SEC406: Linux Security for InfoSec Professionals

    30 CPEs

    In today's fast-paced threat landscape, proficiency in Linux is not optional - it's essential. Hackers know how to use Linux and a single unsecured Linux box could be all it takes for your organization to fall victim to a devastating cyberattack. Whether you are defensive, offensive, performing incident response, or working in mobile or ICS, this course will equip you with the fundamental proficiency, knowledge, and tools needed to stay ahead of the game.

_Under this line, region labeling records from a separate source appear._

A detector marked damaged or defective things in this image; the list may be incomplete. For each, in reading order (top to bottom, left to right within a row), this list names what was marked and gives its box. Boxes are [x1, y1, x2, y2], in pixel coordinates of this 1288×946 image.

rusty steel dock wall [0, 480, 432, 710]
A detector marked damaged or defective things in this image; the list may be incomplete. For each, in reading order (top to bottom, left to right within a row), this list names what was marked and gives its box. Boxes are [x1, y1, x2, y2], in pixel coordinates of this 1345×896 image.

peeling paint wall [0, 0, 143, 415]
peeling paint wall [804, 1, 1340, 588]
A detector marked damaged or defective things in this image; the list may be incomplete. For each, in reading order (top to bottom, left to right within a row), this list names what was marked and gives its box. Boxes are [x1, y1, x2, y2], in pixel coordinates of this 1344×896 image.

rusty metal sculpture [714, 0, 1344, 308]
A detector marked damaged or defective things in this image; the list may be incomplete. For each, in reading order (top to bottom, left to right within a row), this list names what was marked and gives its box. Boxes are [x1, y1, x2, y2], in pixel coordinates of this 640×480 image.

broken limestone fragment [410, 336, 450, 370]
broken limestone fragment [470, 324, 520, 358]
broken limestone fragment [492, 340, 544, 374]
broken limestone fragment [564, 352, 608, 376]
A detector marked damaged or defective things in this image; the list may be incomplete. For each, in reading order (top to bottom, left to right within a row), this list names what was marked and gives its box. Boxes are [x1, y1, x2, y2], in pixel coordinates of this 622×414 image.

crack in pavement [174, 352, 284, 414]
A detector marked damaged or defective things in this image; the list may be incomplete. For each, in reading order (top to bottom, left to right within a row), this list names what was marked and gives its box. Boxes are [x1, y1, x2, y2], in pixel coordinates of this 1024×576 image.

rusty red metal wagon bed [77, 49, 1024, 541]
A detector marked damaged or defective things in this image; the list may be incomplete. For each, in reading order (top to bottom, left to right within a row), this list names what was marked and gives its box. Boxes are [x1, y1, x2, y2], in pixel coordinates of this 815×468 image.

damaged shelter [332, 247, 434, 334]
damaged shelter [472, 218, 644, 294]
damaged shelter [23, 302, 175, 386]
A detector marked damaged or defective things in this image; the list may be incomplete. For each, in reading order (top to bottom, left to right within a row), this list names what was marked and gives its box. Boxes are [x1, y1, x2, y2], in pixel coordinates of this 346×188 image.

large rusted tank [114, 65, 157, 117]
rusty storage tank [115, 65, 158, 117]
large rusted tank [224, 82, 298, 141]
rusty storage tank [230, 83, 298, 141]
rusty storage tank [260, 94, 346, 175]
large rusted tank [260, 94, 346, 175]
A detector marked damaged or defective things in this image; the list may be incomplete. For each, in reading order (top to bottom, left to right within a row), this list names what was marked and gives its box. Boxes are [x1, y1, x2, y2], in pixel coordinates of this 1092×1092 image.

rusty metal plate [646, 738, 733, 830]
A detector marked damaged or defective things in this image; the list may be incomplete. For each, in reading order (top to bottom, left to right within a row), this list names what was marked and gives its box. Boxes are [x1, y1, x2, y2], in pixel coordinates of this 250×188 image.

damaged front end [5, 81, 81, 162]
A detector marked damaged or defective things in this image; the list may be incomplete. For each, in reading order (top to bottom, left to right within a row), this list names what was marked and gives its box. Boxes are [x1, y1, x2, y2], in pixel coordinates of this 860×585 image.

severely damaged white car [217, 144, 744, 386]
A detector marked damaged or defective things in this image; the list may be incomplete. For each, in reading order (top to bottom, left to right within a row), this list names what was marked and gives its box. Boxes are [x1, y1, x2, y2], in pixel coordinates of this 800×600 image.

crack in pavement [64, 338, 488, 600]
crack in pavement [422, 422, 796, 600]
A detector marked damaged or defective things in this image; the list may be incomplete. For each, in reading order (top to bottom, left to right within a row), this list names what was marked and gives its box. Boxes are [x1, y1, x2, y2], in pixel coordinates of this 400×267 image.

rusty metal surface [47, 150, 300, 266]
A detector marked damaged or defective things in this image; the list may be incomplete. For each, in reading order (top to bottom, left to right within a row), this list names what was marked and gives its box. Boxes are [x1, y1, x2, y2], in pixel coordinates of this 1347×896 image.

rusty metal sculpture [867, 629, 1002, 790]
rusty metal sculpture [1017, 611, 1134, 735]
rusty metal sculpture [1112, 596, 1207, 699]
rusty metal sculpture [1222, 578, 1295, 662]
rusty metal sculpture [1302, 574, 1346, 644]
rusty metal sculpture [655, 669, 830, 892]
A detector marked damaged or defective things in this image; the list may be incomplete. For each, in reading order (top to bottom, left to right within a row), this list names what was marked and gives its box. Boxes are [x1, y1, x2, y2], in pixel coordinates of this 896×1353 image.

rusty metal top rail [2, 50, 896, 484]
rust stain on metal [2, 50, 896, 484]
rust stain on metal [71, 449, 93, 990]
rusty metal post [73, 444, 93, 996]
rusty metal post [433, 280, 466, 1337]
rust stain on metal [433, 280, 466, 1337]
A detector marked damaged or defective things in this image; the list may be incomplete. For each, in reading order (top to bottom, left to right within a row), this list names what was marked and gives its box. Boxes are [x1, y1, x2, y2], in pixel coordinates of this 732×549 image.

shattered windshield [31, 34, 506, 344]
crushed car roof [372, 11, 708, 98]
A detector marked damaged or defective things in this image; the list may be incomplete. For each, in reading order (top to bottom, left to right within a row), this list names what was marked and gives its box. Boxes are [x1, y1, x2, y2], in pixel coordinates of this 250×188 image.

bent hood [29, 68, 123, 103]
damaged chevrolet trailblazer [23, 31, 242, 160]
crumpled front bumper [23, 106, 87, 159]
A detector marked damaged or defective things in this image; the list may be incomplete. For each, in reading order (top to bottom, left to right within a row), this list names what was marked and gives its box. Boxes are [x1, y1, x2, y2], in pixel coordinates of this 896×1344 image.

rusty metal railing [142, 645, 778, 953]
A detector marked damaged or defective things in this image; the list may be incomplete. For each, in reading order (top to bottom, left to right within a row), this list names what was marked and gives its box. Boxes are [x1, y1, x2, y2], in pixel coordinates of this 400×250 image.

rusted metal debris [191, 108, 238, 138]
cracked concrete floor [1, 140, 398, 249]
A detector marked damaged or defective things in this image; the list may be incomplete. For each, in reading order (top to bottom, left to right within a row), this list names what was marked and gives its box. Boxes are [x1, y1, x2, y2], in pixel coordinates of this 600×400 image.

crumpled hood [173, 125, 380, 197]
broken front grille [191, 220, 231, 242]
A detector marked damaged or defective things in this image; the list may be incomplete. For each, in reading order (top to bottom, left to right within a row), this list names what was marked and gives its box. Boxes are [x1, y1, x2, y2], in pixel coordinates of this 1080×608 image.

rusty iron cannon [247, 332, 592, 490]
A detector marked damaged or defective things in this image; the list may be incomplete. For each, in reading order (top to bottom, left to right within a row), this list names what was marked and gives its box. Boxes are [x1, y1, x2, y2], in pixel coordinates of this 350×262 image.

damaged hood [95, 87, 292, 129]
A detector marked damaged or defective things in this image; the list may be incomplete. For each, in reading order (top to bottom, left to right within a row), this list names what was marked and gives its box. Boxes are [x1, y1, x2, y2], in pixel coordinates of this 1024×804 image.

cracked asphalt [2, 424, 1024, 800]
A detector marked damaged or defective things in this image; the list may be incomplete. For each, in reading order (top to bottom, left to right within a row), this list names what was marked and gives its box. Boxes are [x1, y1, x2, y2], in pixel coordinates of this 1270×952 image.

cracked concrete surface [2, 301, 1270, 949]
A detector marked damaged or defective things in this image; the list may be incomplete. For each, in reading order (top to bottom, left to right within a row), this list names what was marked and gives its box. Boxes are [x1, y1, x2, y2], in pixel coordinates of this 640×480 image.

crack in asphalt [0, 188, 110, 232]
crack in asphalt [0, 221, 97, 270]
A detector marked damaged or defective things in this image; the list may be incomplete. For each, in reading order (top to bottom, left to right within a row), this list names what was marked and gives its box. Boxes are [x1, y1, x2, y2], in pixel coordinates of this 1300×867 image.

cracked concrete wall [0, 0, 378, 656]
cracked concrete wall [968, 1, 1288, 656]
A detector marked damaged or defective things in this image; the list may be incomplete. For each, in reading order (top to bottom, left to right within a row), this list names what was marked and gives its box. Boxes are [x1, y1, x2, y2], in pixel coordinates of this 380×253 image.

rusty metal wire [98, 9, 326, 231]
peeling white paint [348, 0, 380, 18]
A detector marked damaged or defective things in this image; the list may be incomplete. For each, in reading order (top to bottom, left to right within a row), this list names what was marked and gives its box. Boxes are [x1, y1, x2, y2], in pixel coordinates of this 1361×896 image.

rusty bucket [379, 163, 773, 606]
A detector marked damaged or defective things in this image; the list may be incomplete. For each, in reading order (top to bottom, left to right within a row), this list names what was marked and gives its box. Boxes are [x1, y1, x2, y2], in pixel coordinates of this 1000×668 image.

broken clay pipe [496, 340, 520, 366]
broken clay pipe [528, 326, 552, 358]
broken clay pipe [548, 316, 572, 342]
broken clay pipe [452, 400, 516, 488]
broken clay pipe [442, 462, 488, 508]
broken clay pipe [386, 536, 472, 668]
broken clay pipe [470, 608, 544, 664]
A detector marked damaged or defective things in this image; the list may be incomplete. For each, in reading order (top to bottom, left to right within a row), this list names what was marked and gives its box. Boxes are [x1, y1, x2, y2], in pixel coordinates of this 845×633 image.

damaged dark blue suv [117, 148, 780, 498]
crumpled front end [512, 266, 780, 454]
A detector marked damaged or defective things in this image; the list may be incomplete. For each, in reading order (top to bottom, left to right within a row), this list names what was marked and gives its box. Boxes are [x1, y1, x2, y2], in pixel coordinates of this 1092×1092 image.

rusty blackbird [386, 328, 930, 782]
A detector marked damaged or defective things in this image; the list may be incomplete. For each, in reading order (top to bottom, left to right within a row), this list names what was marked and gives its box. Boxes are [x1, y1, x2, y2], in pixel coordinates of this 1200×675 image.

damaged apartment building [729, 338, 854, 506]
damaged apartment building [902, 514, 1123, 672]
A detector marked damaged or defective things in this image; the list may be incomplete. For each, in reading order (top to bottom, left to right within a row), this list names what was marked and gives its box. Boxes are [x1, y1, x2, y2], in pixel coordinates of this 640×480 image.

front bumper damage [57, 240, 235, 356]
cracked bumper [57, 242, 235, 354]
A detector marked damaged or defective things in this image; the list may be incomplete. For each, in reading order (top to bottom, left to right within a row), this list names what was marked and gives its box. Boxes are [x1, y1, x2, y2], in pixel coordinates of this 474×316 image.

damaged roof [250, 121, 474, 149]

Acquire yours by taking our practical, hands-on training.

    Course Authors:
     Mark  Baggett
    Mark Baggett
    Senior Instructor
     Charles  Goldner
    Charles Goldner
    Certified Instructor
    What You Will LearnSyllabusLaptop RequirementsAuthor Statement

    What You Will Learn

    Most new Information Security Professionals are more familiar with Windows than Linux, yet many of the critical tools used in today's offensive, defensive, ICS, and forensics positions require a strong understanding of Linux. This presents a serious challenge for those without the requisite experience because these systems are frequently utilized in highly exposed environments such as DMZs and the cloud. The irony is that now our information security platforms are creating new security risks. This Linux security course solves the problem by offering numerous hands-on exercises allowing students to quickly develop the Linux skills necessary to become a valuable asset to any Information Security team.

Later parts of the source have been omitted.